Top of RECORD EXCERPTS
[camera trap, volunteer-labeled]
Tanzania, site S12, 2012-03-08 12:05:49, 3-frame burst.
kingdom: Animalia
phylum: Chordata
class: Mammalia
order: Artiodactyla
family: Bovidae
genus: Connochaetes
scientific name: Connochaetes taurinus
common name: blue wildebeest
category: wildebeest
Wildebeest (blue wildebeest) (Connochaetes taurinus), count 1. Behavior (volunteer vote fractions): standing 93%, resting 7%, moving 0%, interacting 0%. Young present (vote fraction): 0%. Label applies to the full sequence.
Bottom of RECORD EXCERPTS
Top of RECORD EXCERPTS
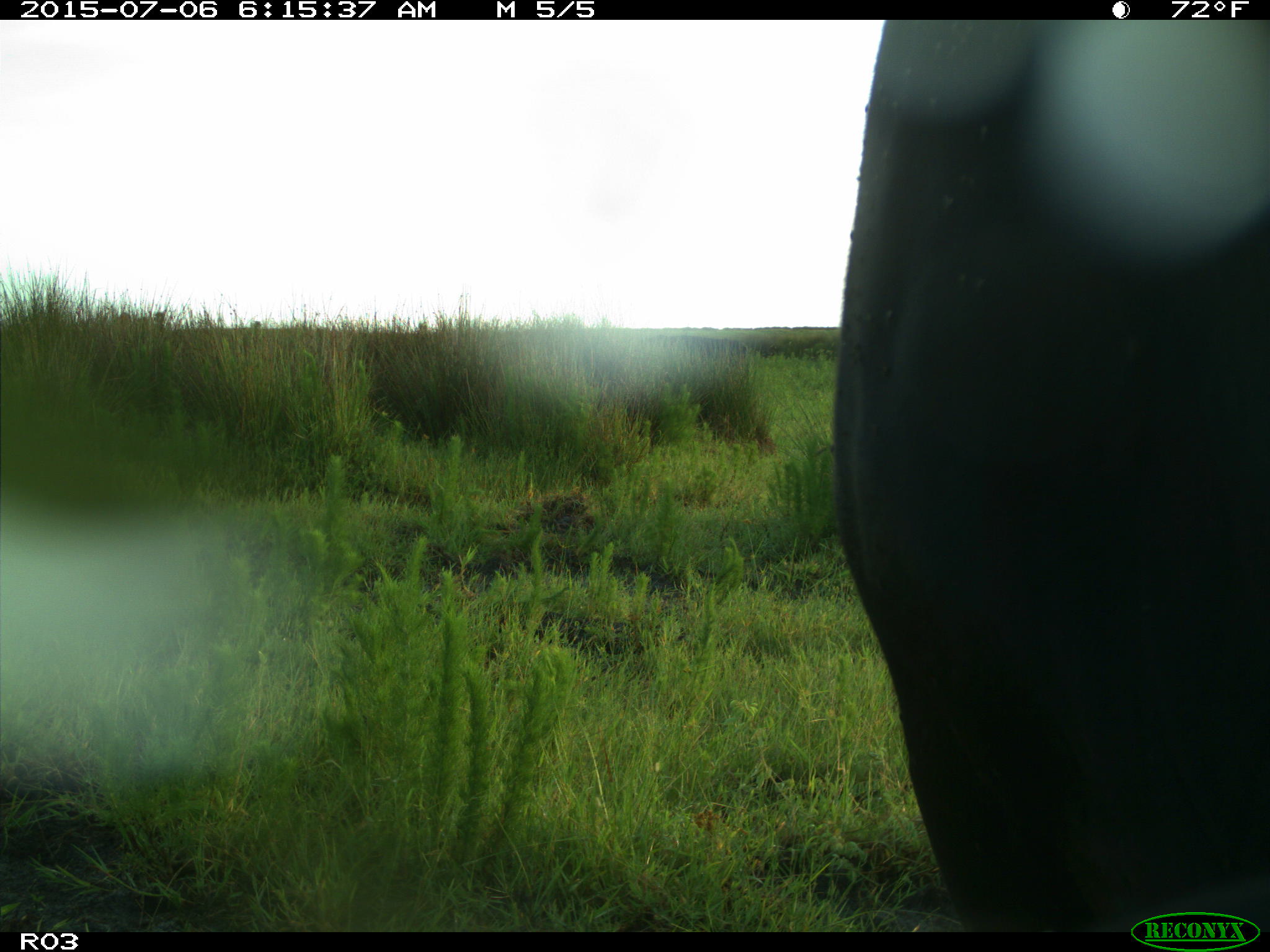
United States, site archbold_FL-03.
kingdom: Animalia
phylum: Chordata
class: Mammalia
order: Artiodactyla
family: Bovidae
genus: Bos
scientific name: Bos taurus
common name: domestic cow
Bottom of RECORD EXCERPTS
#### PROBLEM TO SOLVE
Your answer should consist of the lines from the line with "[camera trap, volunteer-labeled]" to the line with "common name: blue wildebeest" above, repeated exactly, both ends included.

#### EXERCISE SOLUTION
[camera trap, volunteer-labeled]
Tanzania, site S12, 2012-03-08 12:05:49, 3-frame burst.
kingdom: Animalia
phylum: Chordata
class: Mammalia
order: Artiodactyla
family: Bovidae
genus: Connochaetes
scientific name: Connochaetes taurinus
common name: blue wildebeest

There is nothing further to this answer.